Enviada em 06/06/2021

Na obra de Tim Burton “Edward Mãos de Tesoura”, o personagem Edward enfrenta desafios ao se relacionar com o povo de sua cidade, apresentando características codificadas a pessoas neurodivergentes do espectro autista (TEA), como problemas sensoriais, dificuldade em expressar-se emocionalmente e verbalmente, interesses especiais, etc. Porém sofre prejuízos e até isolamento pelo seu comportamento e ações. Fora da ficção, este cenário não é diferente no Brasil, pessoas com autismo sofrem diariamente com o preconceito e a dificuldade de inclusão em espaços de socialização e trabalho. Assim, mostrando-se um óbice cujo autoridades competentes devem adentrar e corrigir.
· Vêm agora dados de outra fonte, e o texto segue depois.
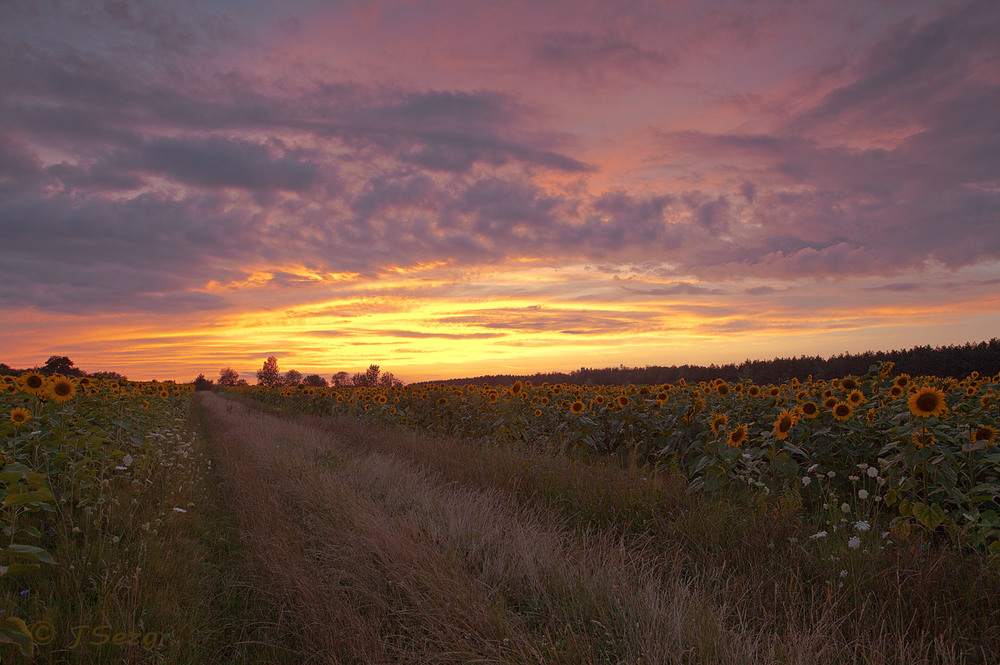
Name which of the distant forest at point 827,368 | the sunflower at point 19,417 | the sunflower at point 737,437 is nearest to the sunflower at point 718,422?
the sunflower at point 737,437

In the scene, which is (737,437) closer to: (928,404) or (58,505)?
(928,404)

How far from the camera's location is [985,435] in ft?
15.9

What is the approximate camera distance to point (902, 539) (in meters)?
4.34

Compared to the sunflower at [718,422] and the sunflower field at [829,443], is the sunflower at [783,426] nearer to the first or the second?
the sunflower field at [829,443]

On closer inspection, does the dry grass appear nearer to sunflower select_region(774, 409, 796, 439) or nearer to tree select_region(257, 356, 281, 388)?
sunflower select_region(774, 409, 796, 439)

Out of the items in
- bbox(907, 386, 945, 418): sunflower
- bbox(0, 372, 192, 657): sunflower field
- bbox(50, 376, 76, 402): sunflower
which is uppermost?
bbox(50, 376, 76, 402): sunflower

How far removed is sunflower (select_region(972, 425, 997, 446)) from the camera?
4746 millimetres

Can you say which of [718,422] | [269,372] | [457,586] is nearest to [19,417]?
[457,586]

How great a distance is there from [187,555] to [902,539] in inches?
239

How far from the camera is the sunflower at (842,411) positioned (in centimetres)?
595

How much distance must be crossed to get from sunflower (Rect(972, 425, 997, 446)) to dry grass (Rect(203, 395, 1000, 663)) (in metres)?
1.72

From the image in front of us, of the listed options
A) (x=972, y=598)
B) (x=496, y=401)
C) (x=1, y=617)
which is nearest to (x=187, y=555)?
(x=1, y=617)

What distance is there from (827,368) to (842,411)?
908 inches

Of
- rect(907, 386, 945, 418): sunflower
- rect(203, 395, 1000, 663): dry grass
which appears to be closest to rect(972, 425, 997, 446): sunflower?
rect(907, 386, 945, 418): sunflower
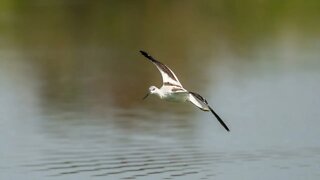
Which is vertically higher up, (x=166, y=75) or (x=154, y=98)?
(x=154, y=98)

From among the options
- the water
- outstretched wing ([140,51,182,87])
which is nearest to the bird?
outstretched wing ([140,51,182,87])

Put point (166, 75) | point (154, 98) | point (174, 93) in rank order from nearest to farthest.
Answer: point (174, 93), point (166, 75), point (154, 98)

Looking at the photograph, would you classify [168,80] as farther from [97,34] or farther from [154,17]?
[154,17]

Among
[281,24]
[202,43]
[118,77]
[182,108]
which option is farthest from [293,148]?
[281,24]

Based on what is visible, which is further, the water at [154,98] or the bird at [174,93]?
the water at [154,98]

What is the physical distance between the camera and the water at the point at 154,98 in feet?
51.1

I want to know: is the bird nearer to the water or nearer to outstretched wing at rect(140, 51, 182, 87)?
outstretched wing at rect(140, 51, 182, 87)

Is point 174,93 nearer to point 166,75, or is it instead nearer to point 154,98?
point 166,75

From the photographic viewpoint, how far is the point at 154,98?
22.5 meters

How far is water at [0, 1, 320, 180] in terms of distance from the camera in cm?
1558

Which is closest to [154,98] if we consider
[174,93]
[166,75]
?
[166,75]

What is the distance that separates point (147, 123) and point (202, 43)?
13.5 metres

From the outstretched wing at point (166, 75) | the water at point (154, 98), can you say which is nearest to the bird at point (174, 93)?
the outstretched wing at point (166, 75)

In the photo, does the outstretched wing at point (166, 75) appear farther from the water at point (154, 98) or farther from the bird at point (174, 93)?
the water at point (154, 98)
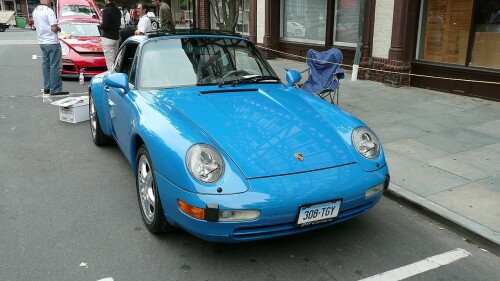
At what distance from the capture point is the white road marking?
120 inches

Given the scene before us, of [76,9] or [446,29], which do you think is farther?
[76,9]

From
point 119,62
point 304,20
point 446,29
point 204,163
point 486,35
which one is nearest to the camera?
point 204,163

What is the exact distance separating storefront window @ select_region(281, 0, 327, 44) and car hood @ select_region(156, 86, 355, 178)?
30.4 ft

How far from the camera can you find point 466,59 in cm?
863

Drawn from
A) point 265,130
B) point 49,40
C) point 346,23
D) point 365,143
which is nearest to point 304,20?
point 346,23

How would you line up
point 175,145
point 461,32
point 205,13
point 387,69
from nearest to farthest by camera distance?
1. point 175,145
2. point 461,32
3. point 387,69
4. point 205,13

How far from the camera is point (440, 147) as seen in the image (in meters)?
5.71

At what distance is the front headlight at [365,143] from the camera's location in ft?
11.3

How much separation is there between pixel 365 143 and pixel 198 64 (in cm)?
183

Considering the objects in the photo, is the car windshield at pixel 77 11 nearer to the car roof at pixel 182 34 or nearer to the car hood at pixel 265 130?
the car roof at pixel 182 34

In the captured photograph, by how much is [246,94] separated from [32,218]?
212 cm

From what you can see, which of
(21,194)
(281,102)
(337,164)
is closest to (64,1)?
(21,194)

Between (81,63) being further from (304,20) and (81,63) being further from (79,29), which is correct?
(304,20)

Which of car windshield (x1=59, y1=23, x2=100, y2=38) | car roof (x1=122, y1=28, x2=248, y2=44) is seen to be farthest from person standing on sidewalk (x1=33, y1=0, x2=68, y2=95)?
car roof (x1=122, y1=28, x2=248, y2=44)
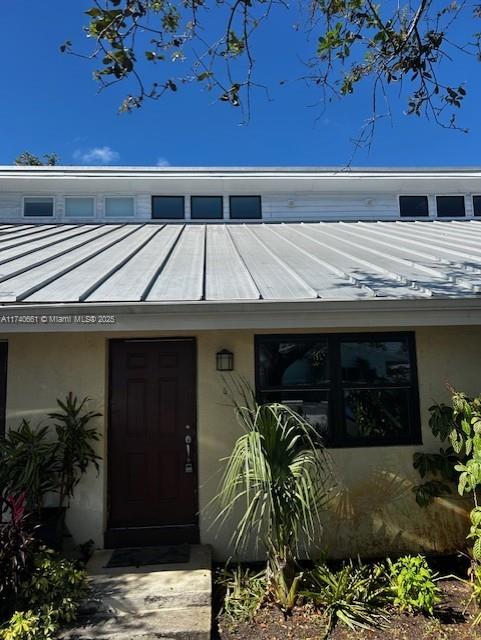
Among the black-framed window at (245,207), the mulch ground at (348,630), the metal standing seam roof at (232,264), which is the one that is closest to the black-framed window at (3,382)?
the metal standing seam roof at (232,264)

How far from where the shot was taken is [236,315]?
14.0 feet

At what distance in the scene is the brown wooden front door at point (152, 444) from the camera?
512 centimetres

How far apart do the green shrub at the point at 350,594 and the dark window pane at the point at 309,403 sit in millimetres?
1460

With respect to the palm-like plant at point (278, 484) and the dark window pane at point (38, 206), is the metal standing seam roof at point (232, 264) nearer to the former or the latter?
the dark window pane at point (38, 206)

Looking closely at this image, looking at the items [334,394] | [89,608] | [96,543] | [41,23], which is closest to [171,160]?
[41,23]

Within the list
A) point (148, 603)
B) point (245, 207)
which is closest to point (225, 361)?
point (148, 603)

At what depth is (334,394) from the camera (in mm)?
5207

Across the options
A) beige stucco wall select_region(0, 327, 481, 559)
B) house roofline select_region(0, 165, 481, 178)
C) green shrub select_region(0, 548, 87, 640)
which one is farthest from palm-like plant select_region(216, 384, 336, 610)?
house roofline select_region(0, 165, 481, 178)

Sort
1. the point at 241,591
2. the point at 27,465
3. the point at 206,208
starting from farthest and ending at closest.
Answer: the point at 206,208 → the point at 27,465 → the point at 241,591

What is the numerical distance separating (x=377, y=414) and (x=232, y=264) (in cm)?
267

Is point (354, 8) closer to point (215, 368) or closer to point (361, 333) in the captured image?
point (361, 333)

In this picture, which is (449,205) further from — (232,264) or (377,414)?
(377,414)

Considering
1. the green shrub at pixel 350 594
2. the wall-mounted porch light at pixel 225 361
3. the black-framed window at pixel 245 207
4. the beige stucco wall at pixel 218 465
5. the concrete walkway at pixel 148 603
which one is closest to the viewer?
the concrete walkway at pixel 148 603

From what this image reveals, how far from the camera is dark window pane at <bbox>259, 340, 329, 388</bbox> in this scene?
521 centimetres
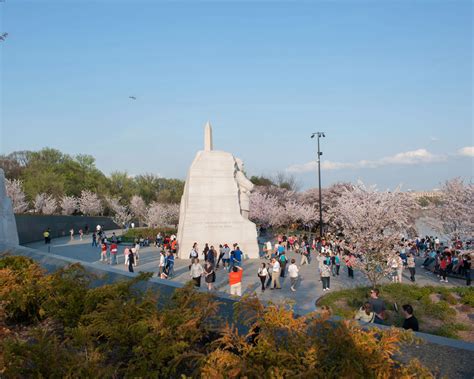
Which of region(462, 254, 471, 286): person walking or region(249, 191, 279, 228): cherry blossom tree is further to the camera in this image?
region(249, 191, 279, 228): cherry blossom tree

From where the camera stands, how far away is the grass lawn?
368 inches

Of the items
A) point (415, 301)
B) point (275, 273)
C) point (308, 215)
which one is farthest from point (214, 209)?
point (308, 215)

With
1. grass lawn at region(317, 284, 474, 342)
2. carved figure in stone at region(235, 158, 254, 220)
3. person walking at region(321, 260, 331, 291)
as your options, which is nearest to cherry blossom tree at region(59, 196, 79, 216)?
carved figure in stone at region(235, 158, 254, 220)

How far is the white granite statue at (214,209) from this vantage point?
23281 millimetres

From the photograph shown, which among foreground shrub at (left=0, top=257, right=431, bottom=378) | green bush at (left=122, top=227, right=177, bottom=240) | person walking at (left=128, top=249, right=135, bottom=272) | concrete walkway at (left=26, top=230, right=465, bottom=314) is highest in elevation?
foreground shrub at (left=0, top=257, right=431, bottom=378)

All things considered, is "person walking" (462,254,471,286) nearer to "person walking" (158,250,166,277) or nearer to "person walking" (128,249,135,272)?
"person walking" (158,250,166,277)

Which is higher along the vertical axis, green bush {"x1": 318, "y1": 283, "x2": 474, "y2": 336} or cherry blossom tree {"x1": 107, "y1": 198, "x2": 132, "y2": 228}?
cherry blossom tree {"x1": 107, "y1": 198, "x2": 132, "y2": 228}

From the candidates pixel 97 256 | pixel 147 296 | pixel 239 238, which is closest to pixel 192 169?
pixel 239 238

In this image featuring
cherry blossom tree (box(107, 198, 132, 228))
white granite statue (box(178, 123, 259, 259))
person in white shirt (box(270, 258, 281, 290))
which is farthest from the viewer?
cherry blossom tree (box(107, 198, 132, 228))

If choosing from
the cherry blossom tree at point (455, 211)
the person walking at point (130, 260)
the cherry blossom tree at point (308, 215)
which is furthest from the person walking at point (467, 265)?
the cherry blossom tree at point (308, 215)

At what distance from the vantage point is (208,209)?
2362 centimetres

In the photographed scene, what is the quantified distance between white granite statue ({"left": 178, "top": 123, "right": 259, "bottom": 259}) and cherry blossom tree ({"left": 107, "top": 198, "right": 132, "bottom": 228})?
82.9 feet

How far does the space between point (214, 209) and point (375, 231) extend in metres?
10.9

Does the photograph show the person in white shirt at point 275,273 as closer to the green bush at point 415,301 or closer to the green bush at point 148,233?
the green bush at point 415,301
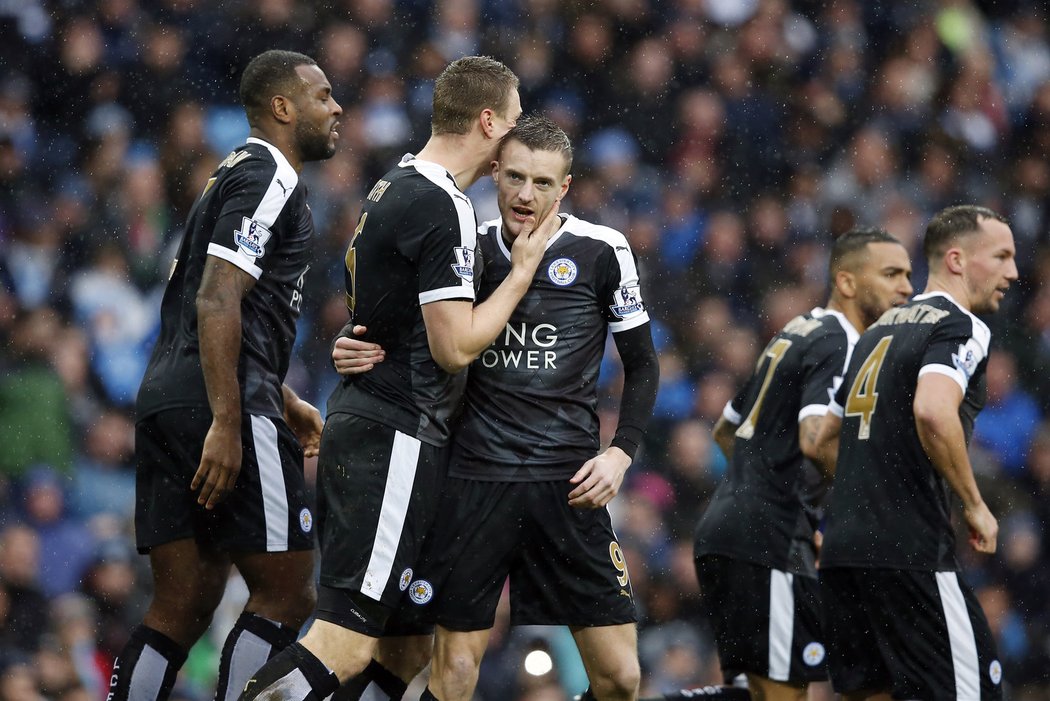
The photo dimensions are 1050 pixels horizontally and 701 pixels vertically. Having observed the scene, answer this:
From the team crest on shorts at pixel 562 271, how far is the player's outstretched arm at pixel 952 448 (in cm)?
141

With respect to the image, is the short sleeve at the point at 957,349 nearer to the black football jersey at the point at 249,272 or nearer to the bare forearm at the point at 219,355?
the black football jersey at the point at 249,272

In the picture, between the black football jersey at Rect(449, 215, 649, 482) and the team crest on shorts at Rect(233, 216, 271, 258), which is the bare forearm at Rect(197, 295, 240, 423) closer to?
the team crest on shorts at Rect(233, 216, 271, 258)

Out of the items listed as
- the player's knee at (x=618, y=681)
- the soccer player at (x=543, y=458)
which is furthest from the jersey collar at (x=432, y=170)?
the player's knee at (x=618, y=681)

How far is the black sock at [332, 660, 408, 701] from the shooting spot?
14.8ft

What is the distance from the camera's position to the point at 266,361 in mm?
4711

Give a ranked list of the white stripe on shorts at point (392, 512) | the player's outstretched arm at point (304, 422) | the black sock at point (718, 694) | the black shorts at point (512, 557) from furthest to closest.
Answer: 1. the black sock at point (718, 694)
2. the player's outstretched arm at point (304, 422)
3. the black shorts at point (512, 557)
4. the white stripe on shorts at point (392, 512)

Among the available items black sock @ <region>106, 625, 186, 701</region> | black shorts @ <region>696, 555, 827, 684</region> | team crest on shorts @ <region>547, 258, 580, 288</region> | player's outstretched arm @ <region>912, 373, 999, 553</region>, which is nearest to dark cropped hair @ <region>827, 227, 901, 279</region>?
player's outstretched arm @ <region>912, 373, 999, 553</region>

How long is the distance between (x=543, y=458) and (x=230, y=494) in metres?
1.05

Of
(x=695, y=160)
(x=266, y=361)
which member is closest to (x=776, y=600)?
(x=266, y=361)

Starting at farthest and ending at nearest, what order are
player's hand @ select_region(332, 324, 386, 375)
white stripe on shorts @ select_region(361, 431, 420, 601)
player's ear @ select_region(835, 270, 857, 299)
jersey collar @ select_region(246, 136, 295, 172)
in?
1. player's ear @ select_region(835, 270, 857, 299)
2. jersey collar @ select_region(246, 136, 295, 172)
3. player's hand @ select_region(332, 324, 386, 375)
4. white stripe on shorts @ select_region(361, 431, 420, 601)

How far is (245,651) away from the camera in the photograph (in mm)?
4391

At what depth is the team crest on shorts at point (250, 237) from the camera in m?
4.52

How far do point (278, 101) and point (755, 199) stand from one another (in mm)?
5587

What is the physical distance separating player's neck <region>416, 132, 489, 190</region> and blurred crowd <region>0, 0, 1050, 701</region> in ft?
12.9
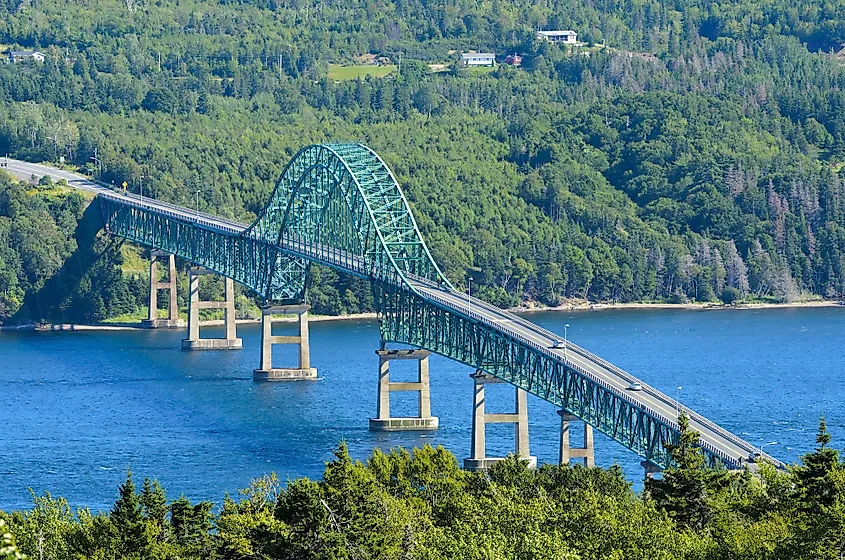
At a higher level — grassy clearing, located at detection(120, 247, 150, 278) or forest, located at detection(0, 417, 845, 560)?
forest, located at detection(0, 417, 845, 560)

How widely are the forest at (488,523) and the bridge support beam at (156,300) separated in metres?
94.7

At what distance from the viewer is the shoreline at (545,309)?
173m

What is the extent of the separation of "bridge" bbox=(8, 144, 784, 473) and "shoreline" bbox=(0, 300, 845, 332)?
434 cm

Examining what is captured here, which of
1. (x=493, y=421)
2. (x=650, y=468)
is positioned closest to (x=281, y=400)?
(x=493, y=421)

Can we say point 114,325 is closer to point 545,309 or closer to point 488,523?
point 545,309

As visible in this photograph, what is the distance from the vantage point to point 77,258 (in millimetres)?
181375

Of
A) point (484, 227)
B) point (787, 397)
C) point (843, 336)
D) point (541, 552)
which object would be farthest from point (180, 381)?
point (541, 552)

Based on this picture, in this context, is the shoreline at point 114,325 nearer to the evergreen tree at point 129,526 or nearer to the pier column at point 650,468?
the pier column at point 650,468

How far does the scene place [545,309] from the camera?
185875 mm

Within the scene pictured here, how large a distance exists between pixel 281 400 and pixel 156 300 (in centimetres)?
4908

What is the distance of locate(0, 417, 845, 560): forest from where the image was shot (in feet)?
194

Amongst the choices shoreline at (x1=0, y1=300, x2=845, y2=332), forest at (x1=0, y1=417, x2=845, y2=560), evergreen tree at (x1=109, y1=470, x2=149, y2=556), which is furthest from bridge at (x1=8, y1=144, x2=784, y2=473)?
evergreen tree at (x1=109, y1=470, x2=149, y2=556)

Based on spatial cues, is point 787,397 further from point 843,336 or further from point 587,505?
point 587,505

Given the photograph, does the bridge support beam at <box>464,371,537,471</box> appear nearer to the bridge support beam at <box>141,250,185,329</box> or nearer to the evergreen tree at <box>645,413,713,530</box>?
the evergreen tree at <box>645,413,713,530</box>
Em primeira análise, é de conhecimento geral que aquilo no qual é desconhecido causa medo, consequentemente a desinformação por parte de instituições educacionais e falta de abordagem sobre tal condição é potencializador a sua demonização e alienação. Ademais, o “homem” segundo Nietszche, está conectado a convenções sociais e devem ser preenchidas por padrões. Portanto no momento em que indivíduos com TEA não se encaixam no molde imposto por uma sociedade neurotípica, tendem a serem isolados. Logo, esta conjuntura necessita atuação do Governo, pois, a desinformação mais a segregação socioespacial, levam à estagnação da inclusão.

Em segunda análise, a ausência de adaptações e caráter capacitista de espaços acadêmicos e profissionais afetam diretamente na integração social. De acordo com Aristóteles, o humano é considerado um ser social, ou seja, quando alguem com autismo não consegue integrar-se numa comunidade, ocorre a deterioração de seu bem estar social, criando um atrito contínuo ao seu desenvolvimento cognitivo. Por conseguinte fica notório que a carencia de medidas adaptativas em estabelecimentos educacionais e corpos de trabalho são impasses a serem desmantelados para criar espaços produtivos e apropiados à esta parcela sem ser exclusivo.

Em suma, é de alta demanda procedimentos por orgão capacitados para corrigir estes problemas. Destarte, o Governo juntamente com ONGs e o Ministério da Educação, devem implementar campanhas de intúito pedagógico e informacional por meio mudanças nos espaços comunicativos como corpos docentes, incluindo o proporcionamento e fornecimento de mecanismos qualificatórios como palestras e treinamentos, para afirmar a presença pessoas capacitadas e informadas sobre o TEA em diversas áreas independente de classe ou nível educacional, eliminando, portanto, o preconceito e o desconhecimento. Realizando o exposto, ter-se-á um Brasil mais inclusivo e bem educado, diferente do cenário duro cujo Edward enfrenta na obra de Tim Burton.